There was also what’s now known as “The Piranha Story” in the Sullivan household, which happened while fishing in the Amazon rainforest. 

Sullivan, who is afraid of fish, said someone threw a live piranha onto her lap in their boat.

“I screamed bloody murder, lurched backward, crashed into the floor of the boat, taking my daughter back with me, all while the live piranha flopped around between us. It was the most absurd thing that has ever happened to me,” she said. 

“We wound up eating the piranha that night, and its jaws are framed in our home now.” 

The mistakes 

Besides the mishaps, Sullivan said her family made their fair share of mistakes too, including following a travel agent’s advice to visit an orphanage in Vietnam.

“We immediately realized we shouldn’t be there. We felt terrible about it,” she said. “I cannot state strongly enough that this kind of tourist destination is completely irresponsible, and no one should visit an orphanage.”

In Cambodia, the Sullivans encountered a sign near the airport that stated: “Children are not a tourist destination. Do not visit an orphanage.”

“Wealthy tourists come into a place and feel like they want to contribute or do good. And so, they … hand out school supplies at a school and that’s not helpful for a community,” she added. “It is harmful and potentially exploitative.” 

“Visiting a country with deference and respect and curiosity, the same way you would visit France or Japan, is just the way to go,” she said. 

The misguided assumptions

During their time abroad, the Sullivans also reflected on the gap between their expectations and the reality of their year-long journey. 

“We assumed we would have tons of free time,” she recalled. “I thought: ‘this was it, this was my big year’ to sit back and do all those creative projects I wanted to do, and [watch] all the shows I meant to watch.”

“But we had two small children with us. There was no free time,” she said, of her kids, who were four and six years old at the time.

The Sullivans reluctantly left home with only carry-on luggage, but were surprised to return home with their bags only half full.

“You just don’t need as much as you think,” she mused.

The couple also found themselves surprised by their energy levels during their extensive travels.

“We were in our rooms asleep by 8:30, basically every night. Turns out, rest and the lack of stress can do wonders for your energy,” she noted.

As they ventured into unfamiliar territories, Sullivan said the family division between adults and children disappeared.

“My husband and I were bumbling, clueless, didn’t know the language, vulnerable … we didn’t know everything.
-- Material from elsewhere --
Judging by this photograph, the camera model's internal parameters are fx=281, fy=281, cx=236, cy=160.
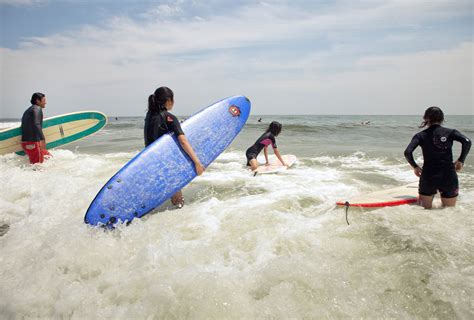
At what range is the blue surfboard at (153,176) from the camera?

We quickly shed that invincible parent facade,” she admitted. “At the same time, our children are proving themselves to be very funny, very brave, and very curious.”

More good than bad

Amid all the challenges, Sullivan revealed that the biggest lesson for the family was learning how to visit places without bias. 

“We just learned to go to a place with a blank slate,” she said. “Take it in, just ask questions because we all have assumptions about other parts of the world.”

After journeying to six continents, Sullivan said she learned people are just trying to help each other through life.

“Around the world, the common language truly was kindness,” she said. “We came home from that year thinking there were more good people in the world than bad, that most people just want to help.”

When asked if she had any advice for others, she said pick a date and stick with it. 

“Once it’s on the calendar, you can work backwards,” she said. “It makes it more real.”